Somatic overgrowth disorders of the PI3K/AKT/mTOR pathway & therapeutic strategies.

Am J Med Genet C Semin Med Genet 2016 12 18;172(4):402-421. Epub 2016 Nov 18.

The phosphatidylinositol-3-kinase (PI3K)/AKT/mTOR signaling pathway plays an essential role in regulation of normal cell growth, metabolism, and survival. Somatic activating mutations in the PI3K/AKT/mTOR pathway are among the most common mutations identified in cancer, and have been shown to cause a spectrum of overgrowth syndromes including PIK3CA-Related Overgrowth Spectrum, Proteus syndrome, and brain overgrowth conditions. Clinical findings in these disorders may be isolated or multiple, including sporadic or mosaic overgrowth (adipose, skeletal, muscle, brain, vascular, or lymphatic), and skin abnormalities (including epidermal nevi, hyper-, and hypopigmented lesions), and have the potential risk of tumorigenesis. Key negative regulators of the PI3K-AKT signaling pathway include PTEN and TSC1/TSC2 and germline loss-of function mutations of these genes are established to cause PTEN Hamartoma Tumor Syndrome and Tuberous Sclerosis Complex. Mosaic forms of these conditions lead to increased activation of PI3K and mTOR at affected sites and there is phenotypic overlap between these conditions. All are associated with significant morbidity with limited options for treatment other than symptomatic therapies and surgeries. As dysregulation of the PI3K/AKT/mTOR pathway has been implicated in cancer, several small molecule inhibitors targeting different components of the PI3K/AKT/mTOR signaling pathway are under clinical investigation.
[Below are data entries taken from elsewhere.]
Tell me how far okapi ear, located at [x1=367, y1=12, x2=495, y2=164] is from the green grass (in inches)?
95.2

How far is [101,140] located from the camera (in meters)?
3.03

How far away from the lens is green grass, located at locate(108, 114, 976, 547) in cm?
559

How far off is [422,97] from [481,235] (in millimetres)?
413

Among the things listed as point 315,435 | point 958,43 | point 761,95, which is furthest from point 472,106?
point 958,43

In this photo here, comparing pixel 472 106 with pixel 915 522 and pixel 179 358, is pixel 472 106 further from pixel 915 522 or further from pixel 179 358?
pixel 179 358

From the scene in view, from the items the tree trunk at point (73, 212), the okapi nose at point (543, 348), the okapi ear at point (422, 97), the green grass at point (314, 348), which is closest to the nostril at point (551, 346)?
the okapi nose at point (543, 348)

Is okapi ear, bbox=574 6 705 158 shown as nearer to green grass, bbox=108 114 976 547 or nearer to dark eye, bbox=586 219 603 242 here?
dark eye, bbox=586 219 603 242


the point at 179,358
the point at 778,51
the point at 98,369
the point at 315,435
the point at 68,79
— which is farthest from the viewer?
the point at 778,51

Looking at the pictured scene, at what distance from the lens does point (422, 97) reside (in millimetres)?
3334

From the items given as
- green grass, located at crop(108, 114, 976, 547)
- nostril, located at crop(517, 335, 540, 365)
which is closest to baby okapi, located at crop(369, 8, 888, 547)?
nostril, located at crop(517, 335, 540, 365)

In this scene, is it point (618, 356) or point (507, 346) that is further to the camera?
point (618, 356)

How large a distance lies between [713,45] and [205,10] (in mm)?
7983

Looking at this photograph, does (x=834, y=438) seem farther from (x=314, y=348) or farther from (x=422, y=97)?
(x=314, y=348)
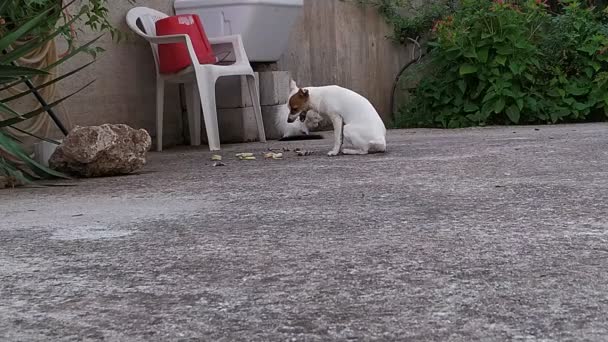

The development of these therapies brings closer the prospect of targeting treatment for somatic PI3K/AKT/mTOR-related overgrowth syndromes. This review describes the clinical findings, gene function and pathogenesis of these mosaic overgrowth syndromes, and presents existing and future treatment strategies to reduce or prevent associated complications of these disorders. © 2016 Wiley Periodicals, Inc.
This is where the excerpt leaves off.